- Selected excerpt -

►

Ed Pilkington 

Harrison Ford: leaders who deny climate change are ‘on the wrong side of history’

Actor attacked Trump and other leaders at World Government Summit for denying science to justify not facing the ‘moral crisis’
  
  

Harrison Ford speaks at the World Government Summit in Dubai, United Arab Emirates on 12 February.
Harrison Ford speaks at the World Government Summit in Dubai, United Arab Emirates on 12 February. Photograph: Jon Gambrell/AP

Harrison Ford has launched a scorching attack on Donald Trump and other world leaders, for denying science in order to justify doing nothing to face the “moral crisis” of climate change.

The actor best known for fighting off Imperial stormtroopers as Han Solo and writhing in snake pits as Indiana Jones has now taken on the combined might of climate change deniers, with Trump a top target. Though Ford did not mention the US president by name, the subject of his speech at the final day of the World Government Summit in Dubai was beyond doubt.

“Around the world,” he said, “elements of leadership including in my own country to preserve their state and the status quo, deny or denigrate science. They are on the wrong side of history.”

Ford, at 76 four years Trump’s senior, has long been a campaigner for global environmental protection. He prefaced his speech at the summit with a short film, narrated in his trademark lion’s growl, featuring the character of Nature speaking about the future.

◄

- Exercise A -
Answer these questions using the article on Harrison Ford:
(i) In which city did Ford speak at the World Government Summit?
(ii) How old is Ford, according to the article?
(iii) Which character speaks in the short film that opened his speech?
- Exercise B -
Reproduce the passage of the article on Harrison Ford that begins at the words "The actor best" and ends after the words "about the future.".

[Spatial reasoning data based on images]
►

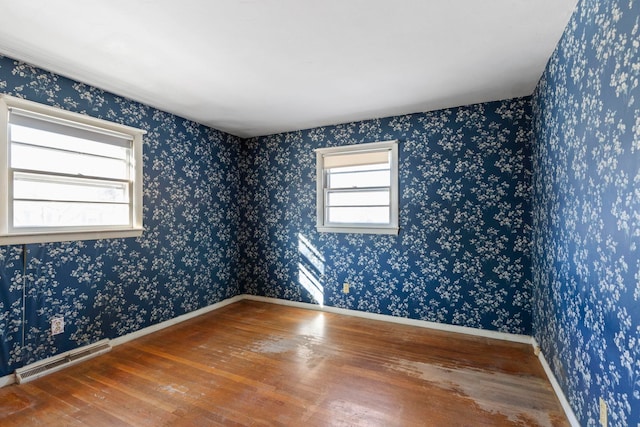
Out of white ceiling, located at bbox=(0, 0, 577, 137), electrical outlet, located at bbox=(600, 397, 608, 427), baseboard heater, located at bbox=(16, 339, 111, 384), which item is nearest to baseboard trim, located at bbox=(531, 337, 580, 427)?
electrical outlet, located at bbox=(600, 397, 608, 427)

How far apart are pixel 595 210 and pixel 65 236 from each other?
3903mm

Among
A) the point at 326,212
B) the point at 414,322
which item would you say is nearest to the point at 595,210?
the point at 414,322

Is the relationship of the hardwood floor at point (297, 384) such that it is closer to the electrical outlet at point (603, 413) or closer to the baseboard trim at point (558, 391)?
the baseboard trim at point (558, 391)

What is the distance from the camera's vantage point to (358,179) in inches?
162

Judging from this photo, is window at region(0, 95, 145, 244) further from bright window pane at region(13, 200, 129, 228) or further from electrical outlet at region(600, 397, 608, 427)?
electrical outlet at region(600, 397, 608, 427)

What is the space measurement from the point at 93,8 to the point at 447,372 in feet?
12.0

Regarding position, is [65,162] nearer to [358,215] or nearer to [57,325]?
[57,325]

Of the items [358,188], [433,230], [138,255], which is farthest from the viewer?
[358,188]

◄

- Worked answer A -
(i) Dubai, United Arab Emirates
(ii) 76
(iii) Nature

- Worked answer B -
The actor best known for fighting off Imperial stormtroopers as Han Solo and writhing in snake pits as Indiana Jones has now taken on the combined might of climate change deniers, with Trump a top target. Though Ford did not mention the US president by name, the subject of his speech at the final day of the World Government Summit in Dubai was beyond doubt.

“Around the world,” he said, “elements of leadership including in my own country to preserve their state and the status quo, deny or denigrate science. They are on the wrong side of history.”

Ford, at 76 four years Trump’s senior, has long been a campaigner for global environmental protection. He prefaced his speech at the summit with a short film, narrated in his trademark lion’s growl, featuring the character of Nature speaking about the future.